### REQUIRED WORK
Rewrite everything from the line containing "What measure of" down to the end of the rows below as a numbered list, skipping blank lines and leaving out the pictures.

— Begin RECORD SET —

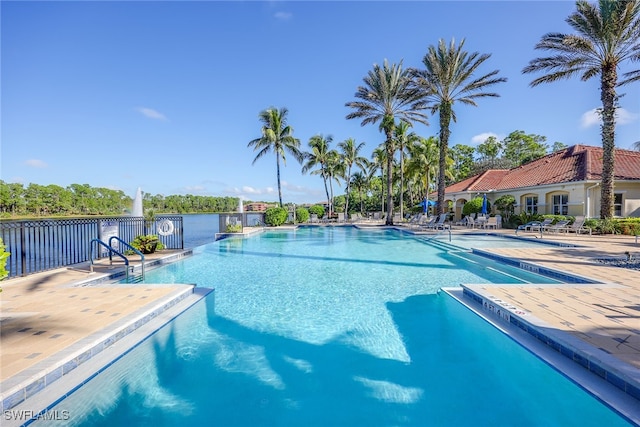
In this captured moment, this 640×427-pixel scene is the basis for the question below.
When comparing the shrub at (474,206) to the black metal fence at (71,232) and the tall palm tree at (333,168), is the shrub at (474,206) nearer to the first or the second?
the tall palm tree at (333,168)

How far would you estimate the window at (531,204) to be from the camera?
2295 cm

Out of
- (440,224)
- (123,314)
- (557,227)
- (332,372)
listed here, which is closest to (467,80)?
(440,224)

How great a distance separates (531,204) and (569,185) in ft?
13.3

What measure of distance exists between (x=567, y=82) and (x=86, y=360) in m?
23.1

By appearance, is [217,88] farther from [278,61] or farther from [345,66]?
[345,66]

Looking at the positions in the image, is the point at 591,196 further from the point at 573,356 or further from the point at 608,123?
the point at 573,356

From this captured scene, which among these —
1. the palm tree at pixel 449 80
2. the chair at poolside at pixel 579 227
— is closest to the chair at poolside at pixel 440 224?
the palm tree at pixel 449 80

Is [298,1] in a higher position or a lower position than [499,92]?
higher

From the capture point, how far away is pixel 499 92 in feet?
65.4

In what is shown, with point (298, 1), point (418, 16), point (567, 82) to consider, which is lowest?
point (567, 82)

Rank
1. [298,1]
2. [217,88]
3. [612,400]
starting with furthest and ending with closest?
[217,88], [298,1], [612,400]

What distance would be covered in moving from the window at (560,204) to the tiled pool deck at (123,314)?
15.9m

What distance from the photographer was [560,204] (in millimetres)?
20984

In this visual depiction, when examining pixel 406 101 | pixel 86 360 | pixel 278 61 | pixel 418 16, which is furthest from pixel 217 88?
pixel 86 360
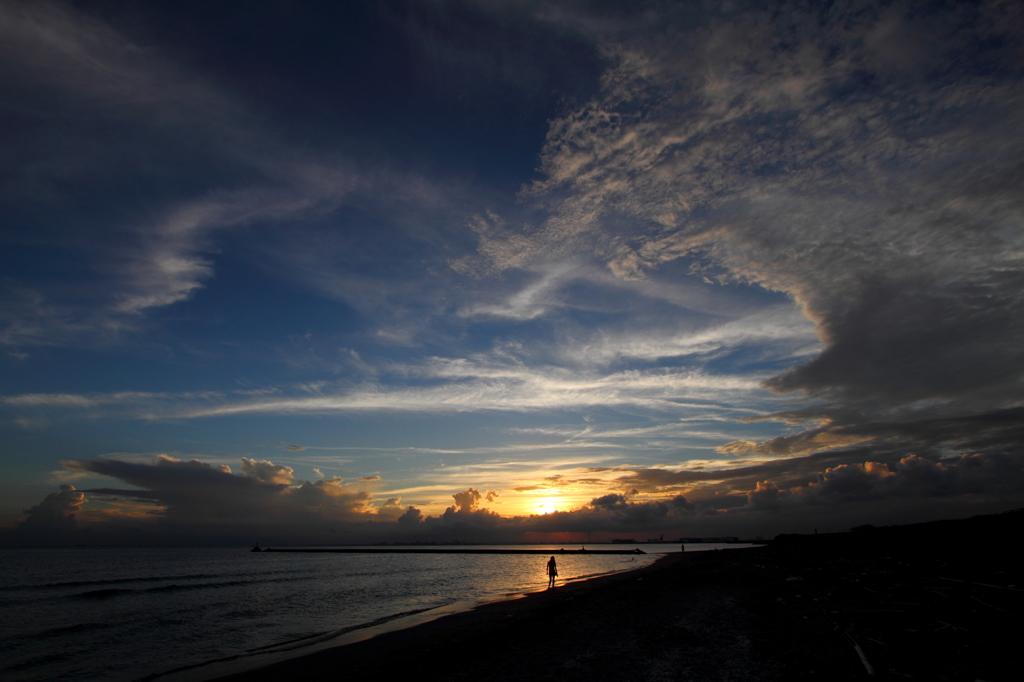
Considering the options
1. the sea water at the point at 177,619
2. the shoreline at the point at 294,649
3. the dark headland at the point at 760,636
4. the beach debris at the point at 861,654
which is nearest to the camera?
the beach debris at the point at 861,654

— End RECORD SET —

### WORKED ANSWER
1. What measure of distance exists between (x=567, y=82) and (x=86, y=360) in m?
2. 23.1
3. By appearance, is [217,88] farther from [278,61] or farther from [345,66]?
4. [345,66]
5. Looking at the positions in the image, is the point at 591,196 further from the point at 573,356 or further from the point at 608,123?
6. the point at 573,356
7. From this captured scene, which among these —
8. 1. the palm tree at pixel 449 80
9. 2. the chair at poolside at pixel 579 227
10. — is closest to the chair at poolside at pixel 440 224?
11. the palm tree at pixel 449 80
12. Is [298,1] in a higher position or a lower position than [499,92]?
13. higher
14. From the capture point, how far away is pixel 499 92 in feet?
15. 65.4
16. In what is shown, with point (298, 1), point (418, 16), point (567, 82) to consider, which is lowest?
17. point (567, 82)
18. Rank
19. 1. [298,1]
20. 2. [217,88]
21. 3. [612,400]
22. starting with furthest and ending with closest?
23. [217,88], [298,1], [612,400]
24. What distance would be covered in moving from the window at (560,204) to the tiled pool deck at (123,314)?
25. 15.9m
26. What distance from the photographer was [560,204] (in millimetres)?
27. 20984
28. In this visual depiction, when examining pixel 406 101 | pixel 86 360 | pixel 278 61 | pixel 418 16, which is furthest from pixel 217 88?
29. pixel 86 360
30. Considering the options
31. 1. the sea water at the point at 177,619
32. 2. the shoreline at the point at 294,649
33. 3. the dark headland at the point at 760,636
34. 4. the beach debris at the point at 861,654
35. which is nearest to the camera?
36. the beach debris at the point at 861,654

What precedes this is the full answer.